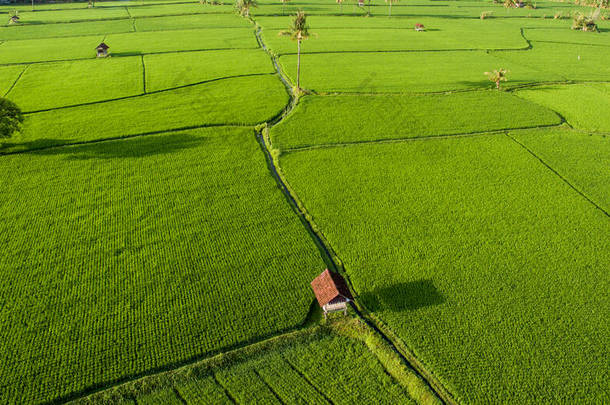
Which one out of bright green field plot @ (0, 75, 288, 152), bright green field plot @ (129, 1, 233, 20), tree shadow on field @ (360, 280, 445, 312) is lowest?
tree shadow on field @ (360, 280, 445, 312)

○ ○ ○ ○ ○ ○ ○

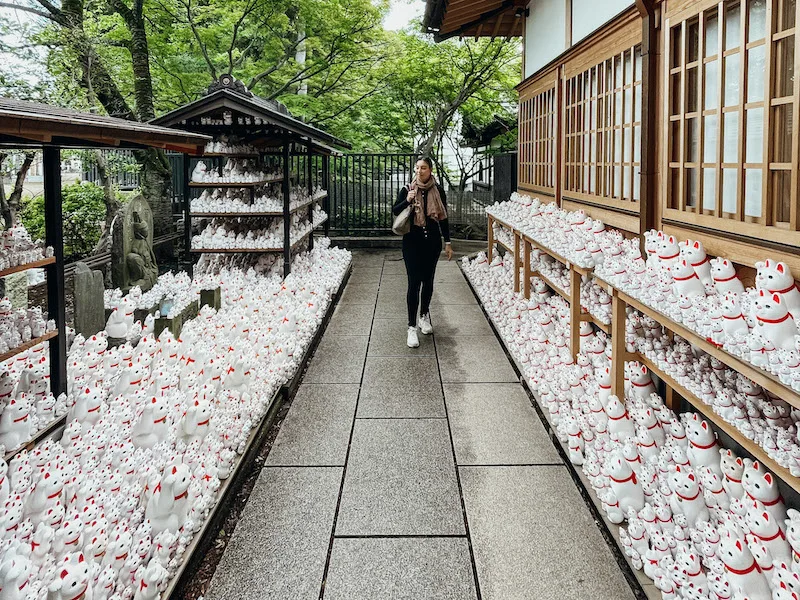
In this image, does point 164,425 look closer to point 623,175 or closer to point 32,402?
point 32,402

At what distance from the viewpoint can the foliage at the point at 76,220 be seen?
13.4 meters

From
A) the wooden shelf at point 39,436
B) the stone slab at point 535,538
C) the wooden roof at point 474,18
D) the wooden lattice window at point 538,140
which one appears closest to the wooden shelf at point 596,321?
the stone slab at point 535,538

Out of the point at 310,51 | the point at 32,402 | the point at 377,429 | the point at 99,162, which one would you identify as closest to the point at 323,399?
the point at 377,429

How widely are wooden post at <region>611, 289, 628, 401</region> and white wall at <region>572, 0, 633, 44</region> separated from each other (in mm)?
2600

○ ○ ○ ○ ○ ○ ○

Aim of the task:
How many lines in the entries above contain the word "shadow"? Reply with the number alone.

Solution to the exercise:
2